= Your assignment =
From the line below containing "Gebratene Eierkuchen, gestapelt" to the final line, print each line exactly as written. No pictures belong in the copy.

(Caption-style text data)
┌──

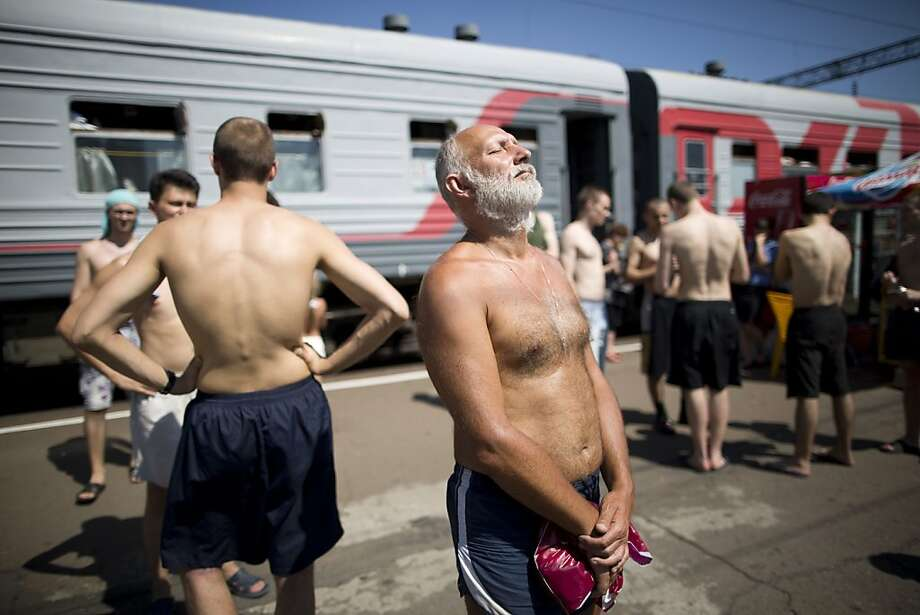 "FILE PHOTO: ""BEST PHOTOS OF 2012"" (***BESTOF2012***): Passengers from the Novorossiysk-Moscow train, operated by OAO Russian Railways, sunbathe on a platform at Liski station in Voronezh region,  Russia, on Sunday, July 15, 2012. Russia's government plans to sell stakes in its rail monopoly, grain trader, biggest shipper, nanotechnology holding and largest banks within 18 months as it loosens its grip on an economy dominated by commodity exports. Photographer: Andrey Rudakov/Bloomberg Photo: Andrey Rudakov, Bloomberg"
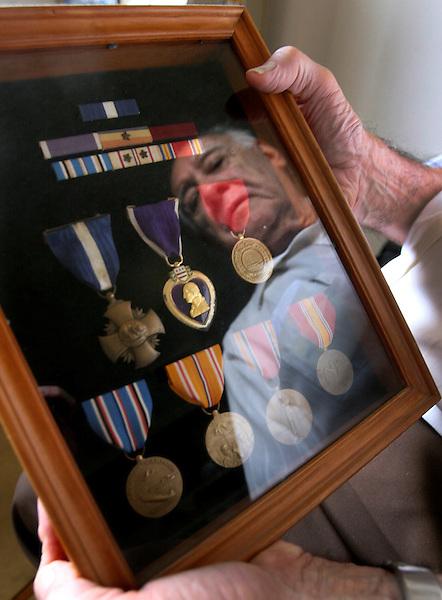 X.veterans.2.0524.jl.jpg/photo Jamie Scott Lytle/Joe Marquez of Oceanside, a WWII Veteran and a Navy Cross recipient amoung other medals.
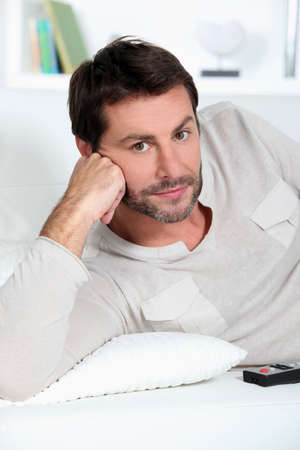 Man sitting on sofa photo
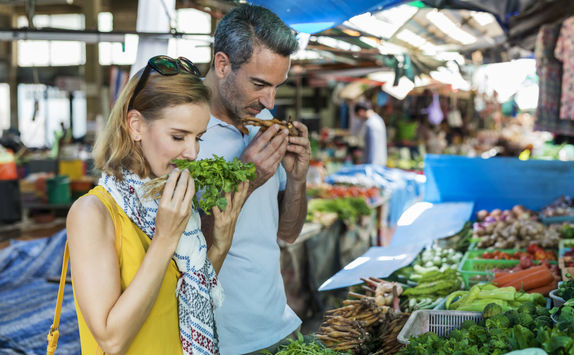 Couple smelling vegetables in a street market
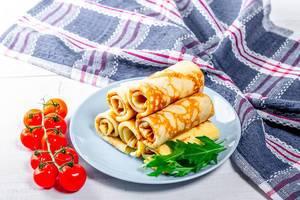Gebratene Eierkuchen, gestapelt neben einem Tomatenstrang und einem Abtrockentuch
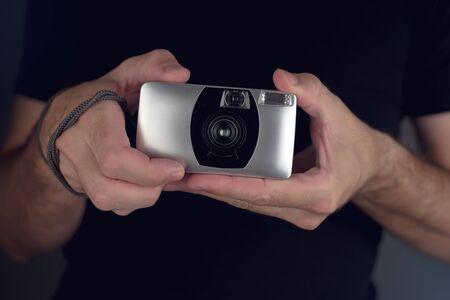 AFICIONADOS: El hombre la toma de fotografías instantáneas con la cámara de película de plástico genérico vintage, aficionado lomo photography concepto de estilo de vida inconformista, enfoque selectivo Foto de archivo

└──

= Answer space =
Gebratene Eierkuchen, gestapelt neben einem Tomatenstrang und einem Abtrockentuch
 AFICIONADOS: El hombre la toma de fotografías instantáneas con la cámara de película de plástico genérico vintage, aficionado lomo photography concepto de estilo de vida inconformista, enfoque selectivo Foto de archivo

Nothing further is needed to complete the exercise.